### Tarefa
Responda, por favor, às perguntas seguintes com base no excerto da fonte:
(a) Onde ficava a casota da avó Rosa?
(b) Que doenças o texto associa a muitos produtos vendidos nas grandes cidades?
(c) Que produtos, segundo a informação da televisão, a direcção da escola ofereceu aos meninos?

### Excerto da fonte
____

Ainda sinto na boca o sabor de algo comido há mais de quadro décadas. É muito tempo, acredito. Mas nem por isso, sempre que posso, recuo ao lembrar-me de um molho de tomate feito pela minha saudosa avó Rosa na casota que possuía aí nas proximidades da estação do Zanga, em Malanje. Era novo. Naquela fase, creio, o óleo alimentar parecia ser difícil. Não sei o que terá usado, mas o sabor era quase que inconfundível, o que faz com que passados vários anos mantenha vivo o seu paladar, sobretudo por causa dos produtos do campo que fazia parte do cabaz alimentar que usávamos no dia-a-dia.
Há quem pense que aquilo que se produz e os nativos se alimentam no campo seja inferior aos produtos que se vendem nas grandes cidades, muitos dos quais acabam por contribuir para doenças cancerígenas, diabetes, hipertensão e outros males que se vão exibindo sem compaixão nos dias que correm.
Felizmente, depois de largos anos extasiados pelo fast- food e outros alimentos pré-cozidos, aos poucos vamos recuando para aquilo que é verdadeiramente do campo, fresquinho e sem aditivos. É o que permite, se calhar, a inexistência de algumas doenças das grandes cidades em algumas aldeias, comunas ou até mesmo bualas. Há dias, infelizmente, olhei estranhamente para uma informação que passou por uma das nossas televisões sobre a merenda escolar num dos municípios do país. Os meninos, com certeza agradecidos por aquilo que lhes era dado em tempo de crise, sentiram-se felicíssimos pelos biscoitos, leite, o famosíssimo chocapic e outros produtos oferecidos pela direcção da escola em que estudam.

____

### Dados registados
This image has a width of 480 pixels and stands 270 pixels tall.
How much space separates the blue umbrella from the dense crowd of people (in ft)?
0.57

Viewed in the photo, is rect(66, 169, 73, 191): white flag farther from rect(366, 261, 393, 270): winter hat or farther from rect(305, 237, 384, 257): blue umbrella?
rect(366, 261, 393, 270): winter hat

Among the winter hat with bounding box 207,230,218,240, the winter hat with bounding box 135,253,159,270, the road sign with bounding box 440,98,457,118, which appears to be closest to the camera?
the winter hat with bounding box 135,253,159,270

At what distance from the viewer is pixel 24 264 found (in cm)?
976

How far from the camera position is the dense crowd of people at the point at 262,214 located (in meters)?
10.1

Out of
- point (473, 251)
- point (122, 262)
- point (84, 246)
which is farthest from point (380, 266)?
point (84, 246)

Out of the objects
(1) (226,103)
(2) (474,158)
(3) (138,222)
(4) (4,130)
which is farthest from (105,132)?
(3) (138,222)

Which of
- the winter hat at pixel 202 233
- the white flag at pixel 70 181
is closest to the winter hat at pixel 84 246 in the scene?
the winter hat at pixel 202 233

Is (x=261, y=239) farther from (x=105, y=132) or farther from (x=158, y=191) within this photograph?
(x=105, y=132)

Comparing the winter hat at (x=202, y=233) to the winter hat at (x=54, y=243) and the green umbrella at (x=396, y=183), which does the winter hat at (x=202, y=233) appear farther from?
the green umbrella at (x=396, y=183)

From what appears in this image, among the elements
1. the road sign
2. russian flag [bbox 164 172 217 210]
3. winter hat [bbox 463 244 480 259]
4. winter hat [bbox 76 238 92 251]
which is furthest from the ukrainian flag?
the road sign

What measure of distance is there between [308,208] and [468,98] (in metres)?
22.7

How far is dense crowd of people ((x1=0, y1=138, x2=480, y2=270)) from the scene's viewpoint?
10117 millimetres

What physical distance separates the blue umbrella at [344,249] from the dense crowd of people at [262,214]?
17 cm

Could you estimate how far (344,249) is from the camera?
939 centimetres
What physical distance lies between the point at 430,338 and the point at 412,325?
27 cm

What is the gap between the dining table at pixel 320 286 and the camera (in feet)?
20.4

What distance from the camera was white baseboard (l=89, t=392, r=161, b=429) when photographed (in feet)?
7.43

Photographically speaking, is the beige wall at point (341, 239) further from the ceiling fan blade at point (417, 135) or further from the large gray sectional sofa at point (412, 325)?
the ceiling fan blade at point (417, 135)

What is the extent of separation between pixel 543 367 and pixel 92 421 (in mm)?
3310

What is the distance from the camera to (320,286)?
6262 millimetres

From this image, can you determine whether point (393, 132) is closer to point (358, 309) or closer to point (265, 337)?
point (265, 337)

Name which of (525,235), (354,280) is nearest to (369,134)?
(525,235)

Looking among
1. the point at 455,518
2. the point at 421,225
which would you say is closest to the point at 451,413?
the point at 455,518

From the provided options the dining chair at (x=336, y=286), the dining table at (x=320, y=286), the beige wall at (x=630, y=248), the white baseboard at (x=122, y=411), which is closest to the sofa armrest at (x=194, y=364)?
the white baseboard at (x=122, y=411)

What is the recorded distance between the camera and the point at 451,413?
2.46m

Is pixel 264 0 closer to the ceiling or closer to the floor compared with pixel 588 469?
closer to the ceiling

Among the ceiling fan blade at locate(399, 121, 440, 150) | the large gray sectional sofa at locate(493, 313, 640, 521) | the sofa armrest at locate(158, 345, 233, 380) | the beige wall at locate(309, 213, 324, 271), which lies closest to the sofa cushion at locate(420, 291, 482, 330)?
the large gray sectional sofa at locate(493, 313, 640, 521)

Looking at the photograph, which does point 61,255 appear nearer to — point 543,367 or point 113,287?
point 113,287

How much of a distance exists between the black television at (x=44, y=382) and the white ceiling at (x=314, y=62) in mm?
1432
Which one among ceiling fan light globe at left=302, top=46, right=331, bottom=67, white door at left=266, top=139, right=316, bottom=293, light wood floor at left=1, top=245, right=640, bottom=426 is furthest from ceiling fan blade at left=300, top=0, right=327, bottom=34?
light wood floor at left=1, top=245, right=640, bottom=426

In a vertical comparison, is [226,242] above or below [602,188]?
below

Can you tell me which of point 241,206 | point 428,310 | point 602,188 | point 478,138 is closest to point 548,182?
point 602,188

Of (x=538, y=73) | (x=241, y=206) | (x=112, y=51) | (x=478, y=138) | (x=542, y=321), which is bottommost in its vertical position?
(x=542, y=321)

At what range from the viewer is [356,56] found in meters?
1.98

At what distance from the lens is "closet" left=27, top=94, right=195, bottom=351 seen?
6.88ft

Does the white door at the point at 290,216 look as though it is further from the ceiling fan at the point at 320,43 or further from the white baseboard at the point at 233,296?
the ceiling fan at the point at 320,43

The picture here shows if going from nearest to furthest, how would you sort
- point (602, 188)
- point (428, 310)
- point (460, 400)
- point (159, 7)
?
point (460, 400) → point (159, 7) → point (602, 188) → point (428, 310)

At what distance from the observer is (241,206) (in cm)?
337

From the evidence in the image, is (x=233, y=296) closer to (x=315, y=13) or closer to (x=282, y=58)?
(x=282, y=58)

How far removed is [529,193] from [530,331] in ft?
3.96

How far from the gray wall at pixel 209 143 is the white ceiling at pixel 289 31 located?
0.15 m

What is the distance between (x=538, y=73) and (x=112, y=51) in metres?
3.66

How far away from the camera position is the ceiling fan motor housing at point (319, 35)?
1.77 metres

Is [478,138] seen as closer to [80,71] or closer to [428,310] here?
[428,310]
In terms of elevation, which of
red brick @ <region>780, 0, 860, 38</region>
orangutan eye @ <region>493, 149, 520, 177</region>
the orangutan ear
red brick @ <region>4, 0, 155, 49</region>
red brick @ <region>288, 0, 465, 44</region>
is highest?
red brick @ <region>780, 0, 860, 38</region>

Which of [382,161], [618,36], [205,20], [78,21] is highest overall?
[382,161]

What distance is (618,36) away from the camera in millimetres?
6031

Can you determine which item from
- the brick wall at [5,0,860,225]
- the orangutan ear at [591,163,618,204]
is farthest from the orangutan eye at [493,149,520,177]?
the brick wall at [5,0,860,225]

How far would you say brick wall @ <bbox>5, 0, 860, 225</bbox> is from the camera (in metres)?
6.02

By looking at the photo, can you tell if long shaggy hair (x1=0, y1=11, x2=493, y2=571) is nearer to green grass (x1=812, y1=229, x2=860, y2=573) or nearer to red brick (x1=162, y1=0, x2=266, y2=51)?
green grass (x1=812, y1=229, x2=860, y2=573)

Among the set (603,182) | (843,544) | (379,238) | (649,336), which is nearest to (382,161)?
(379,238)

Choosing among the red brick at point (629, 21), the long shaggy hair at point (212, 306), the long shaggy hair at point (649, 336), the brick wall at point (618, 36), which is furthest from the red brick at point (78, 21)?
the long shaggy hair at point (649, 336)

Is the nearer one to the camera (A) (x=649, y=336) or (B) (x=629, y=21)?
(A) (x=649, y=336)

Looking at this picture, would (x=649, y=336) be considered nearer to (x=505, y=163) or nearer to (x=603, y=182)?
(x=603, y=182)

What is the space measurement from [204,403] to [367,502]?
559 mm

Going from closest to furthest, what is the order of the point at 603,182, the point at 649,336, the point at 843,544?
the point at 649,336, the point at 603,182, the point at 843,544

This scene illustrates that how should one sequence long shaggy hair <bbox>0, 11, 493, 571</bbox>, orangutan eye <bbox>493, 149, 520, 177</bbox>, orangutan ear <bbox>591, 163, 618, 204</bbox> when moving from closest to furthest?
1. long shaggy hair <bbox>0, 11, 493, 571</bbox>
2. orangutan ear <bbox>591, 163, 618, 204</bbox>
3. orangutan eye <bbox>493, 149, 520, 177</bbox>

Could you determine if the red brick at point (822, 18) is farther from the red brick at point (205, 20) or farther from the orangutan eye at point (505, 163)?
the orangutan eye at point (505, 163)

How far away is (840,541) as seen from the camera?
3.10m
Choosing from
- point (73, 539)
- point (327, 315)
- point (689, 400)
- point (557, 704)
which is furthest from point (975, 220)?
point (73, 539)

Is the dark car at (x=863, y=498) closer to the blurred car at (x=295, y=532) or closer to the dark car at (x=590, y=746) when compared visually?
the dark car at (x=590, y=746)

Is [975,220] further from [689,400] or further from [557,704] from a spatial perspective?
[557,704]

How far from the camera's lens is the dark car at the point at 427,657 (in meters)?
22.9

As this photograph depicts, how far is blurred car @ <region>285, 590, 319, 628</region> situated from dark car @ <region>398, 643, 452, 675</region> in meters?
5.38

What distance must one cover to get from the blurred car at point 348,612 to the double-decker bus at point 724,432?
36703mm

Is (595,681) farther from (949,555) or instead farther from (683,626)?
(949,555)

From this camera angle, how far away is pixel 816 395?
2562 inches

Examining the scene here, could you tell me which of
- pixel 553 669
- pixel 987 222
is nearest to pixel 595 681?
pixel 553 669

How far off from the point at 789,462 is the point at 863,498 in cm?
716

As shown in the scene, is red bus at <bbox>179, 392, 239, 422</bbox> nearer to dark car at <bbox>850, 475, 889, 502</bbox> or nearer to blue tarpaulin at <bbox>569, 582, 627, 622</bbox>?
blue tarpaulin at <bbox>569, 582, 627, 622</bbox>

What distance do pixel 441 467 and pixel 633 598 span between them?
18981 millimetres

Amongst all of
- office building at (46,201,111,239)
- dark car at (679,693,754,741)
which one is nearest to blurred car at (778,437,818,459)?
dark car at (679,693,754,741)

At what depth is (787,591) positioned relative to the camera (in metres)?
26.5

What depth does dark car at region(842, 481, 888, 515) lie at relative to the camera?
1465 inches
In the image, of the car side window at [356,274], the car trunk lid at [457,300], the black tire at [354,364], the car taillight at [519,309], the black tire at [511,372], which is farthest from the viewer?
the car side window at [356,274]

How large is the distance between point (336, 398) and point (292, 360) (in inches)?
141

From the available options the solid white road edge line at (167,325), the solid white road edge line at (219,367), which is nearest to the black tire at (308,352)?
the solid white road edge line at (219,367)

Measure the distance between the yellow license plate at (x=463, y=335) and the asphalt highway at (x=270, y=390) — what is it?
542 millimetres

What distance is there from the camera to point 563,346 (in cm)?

____

### Resposta
(a) Nas proximidades da estação do Zanga, em Malanje.
(b) Doenças cancerígenas, diabetes e hipertensão, além de outros males.
(c) Biscoitos, leite, chocapic e outros produtos.